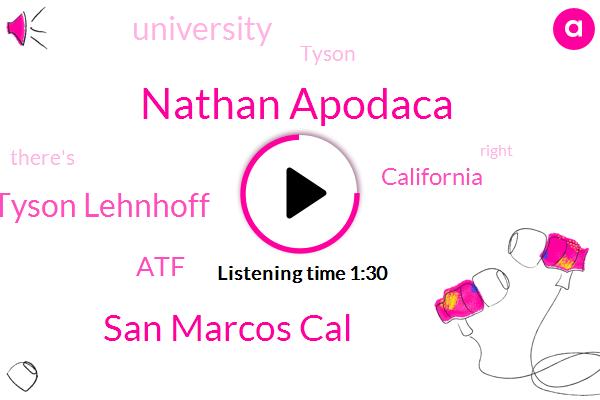 Nathan Apodaca,San Marcos Cal,Tyson Lehnhoff,ATF,California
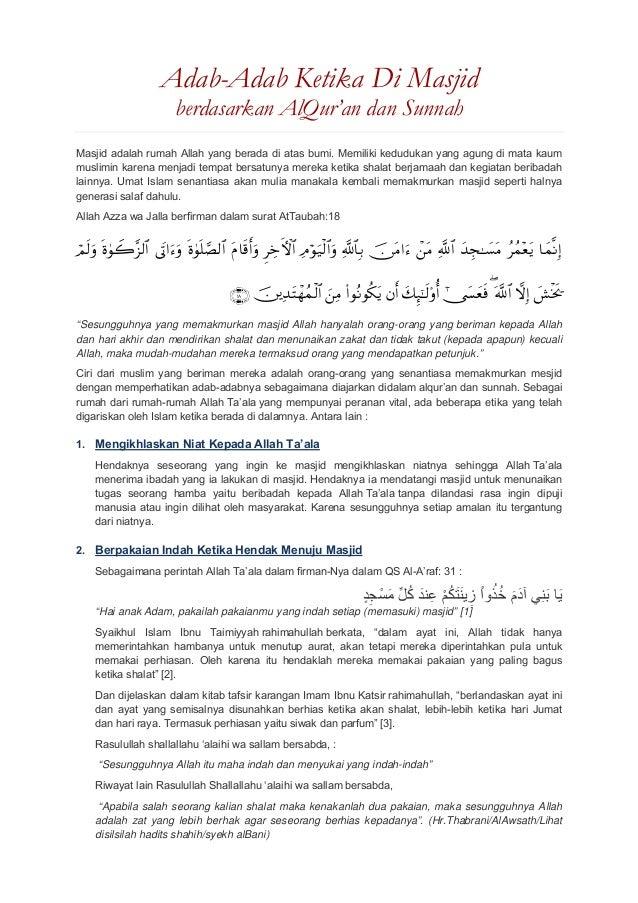 Adab-Adab Ketika Di Masjid berdasarkan AlQur'an dan Sunnah Masjid adalah rumah Allah yang berada di atas bumi. Memiliki ke...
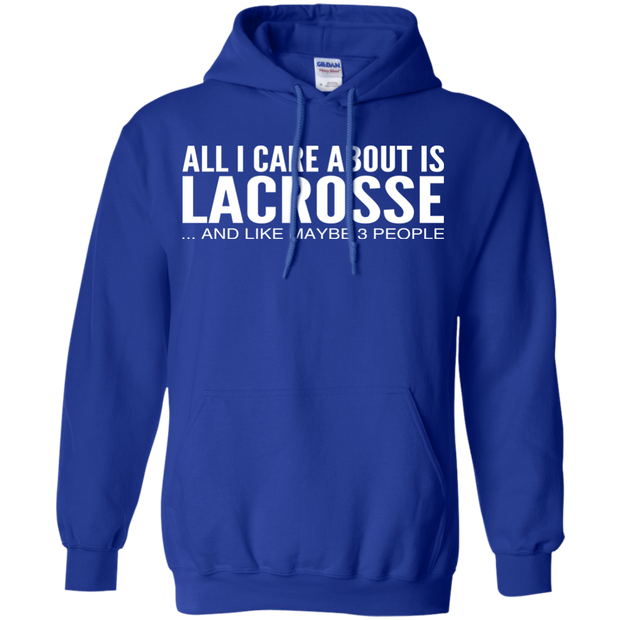 All I Care About Is Lacrosse And Like Maybe 3 People Hoodies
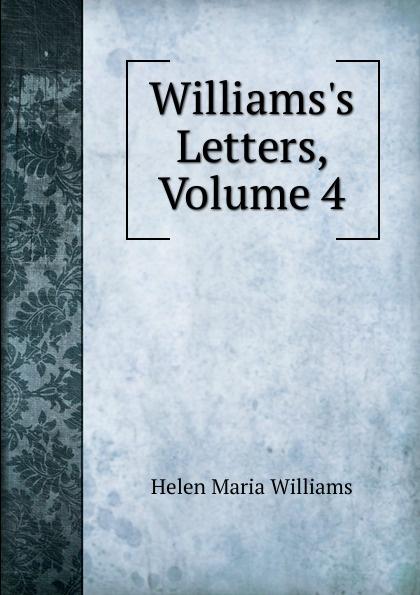 Helen Maria Williams Williams.s Letters, Volume 4 herman johan aloysius maria schaepman de wachter volume 4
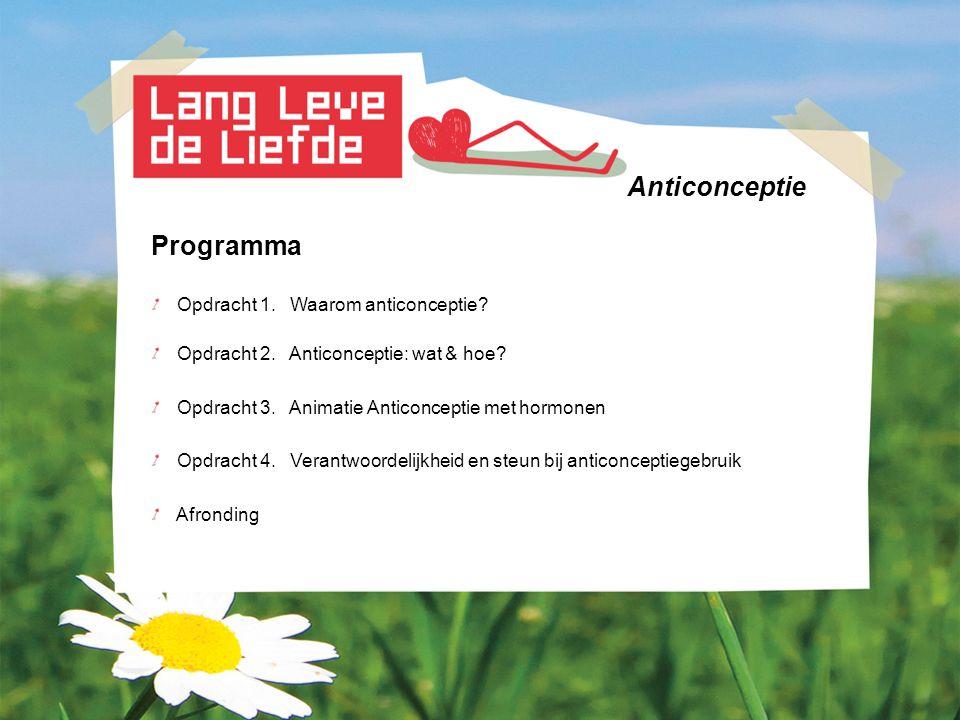 Anticonceptie Programma Opdracht 1. Waarom anticonceptie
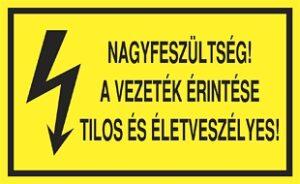 Nagyfeszültség! A vezeték érintése tilos és életveszélyes!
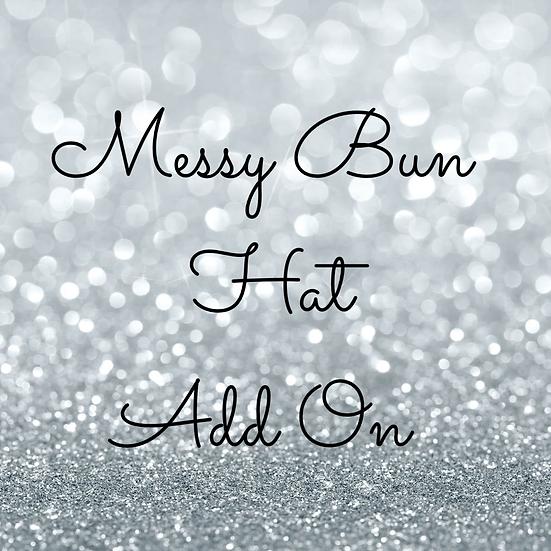 Messy Bun / Ponytail Hat ADD ON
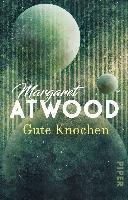 Gute Knochen-Atwood Margaret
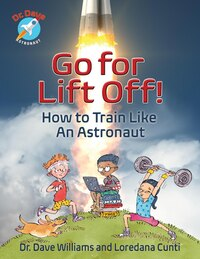 Go For Liftoff!: How to train like an astronaut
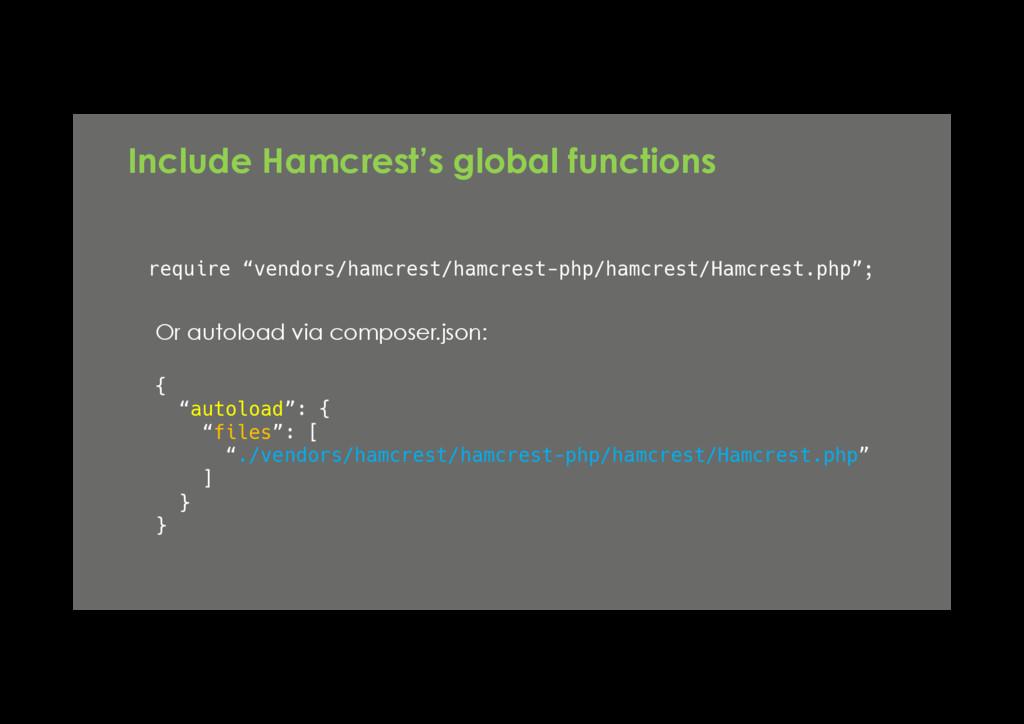 "require ""vendors/hamcrest/hamcrest-php/hamcrest..."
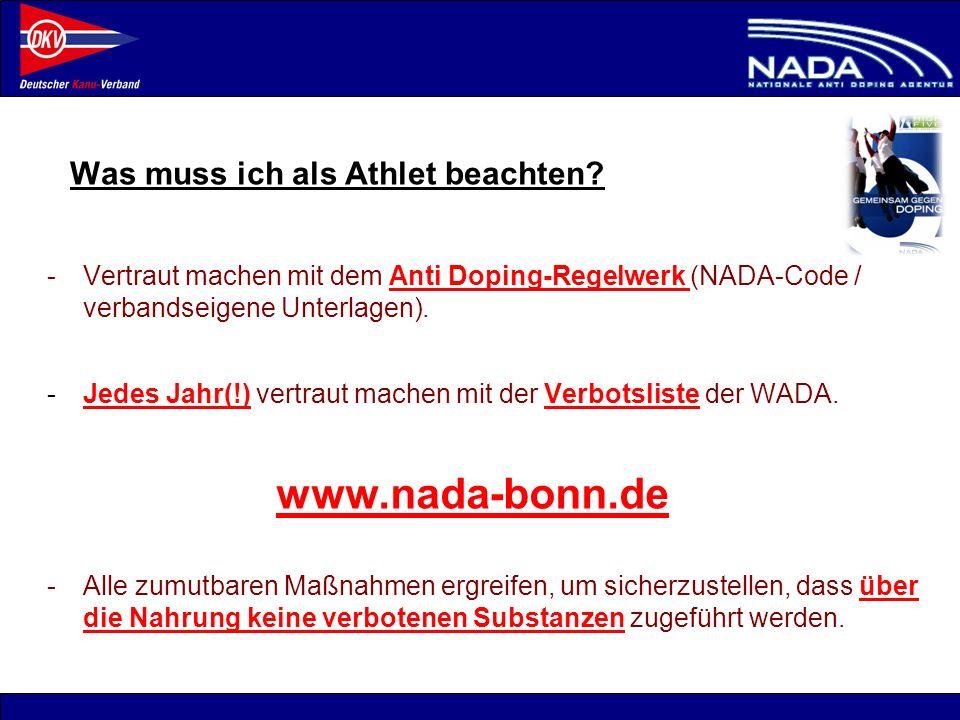 © NADA 2008 Was muss ich als Athlet beachten? -Vertraut machen mit dem Anti Doping-Regelwerk (NADA-Code / verbandseigene Unterlagen). -Jedes Jahr(!) v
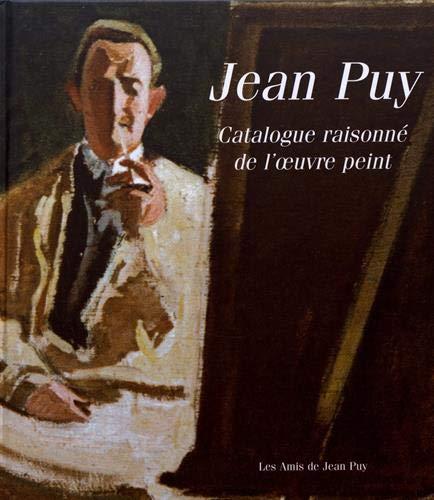 JEAN PUY (1876-1960). CATALOGUE RAISONNÉ DE L'OEUVRE: SUZANNE LIMOUZI, LOUIS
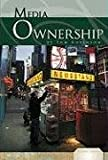 Media Ownership (Essential Viewpoints)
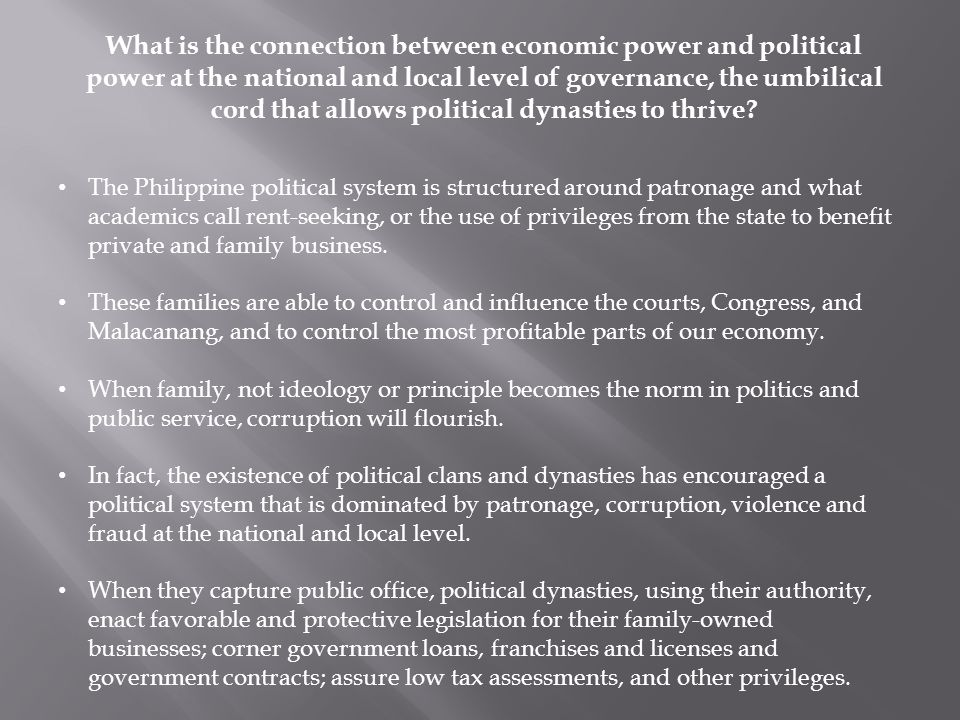 What is the connection between economic power and political power at the national and local level of governance, the umbilical cord that allows political dynasties to thrive.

*TASK TO CARRY OUT*
Once the line containing "Media Ownership (Essential Viewpoints)" is found, write out exactly that line and each line after it through the end of the entries, omitting pictures.

*WRITTEN ANSWER*
 Media Ownership (Essential Viewpoints)
 What is the connection between economic power and political power at the national and local level of governance, the umbilical cord that allows political dynasties to thrive.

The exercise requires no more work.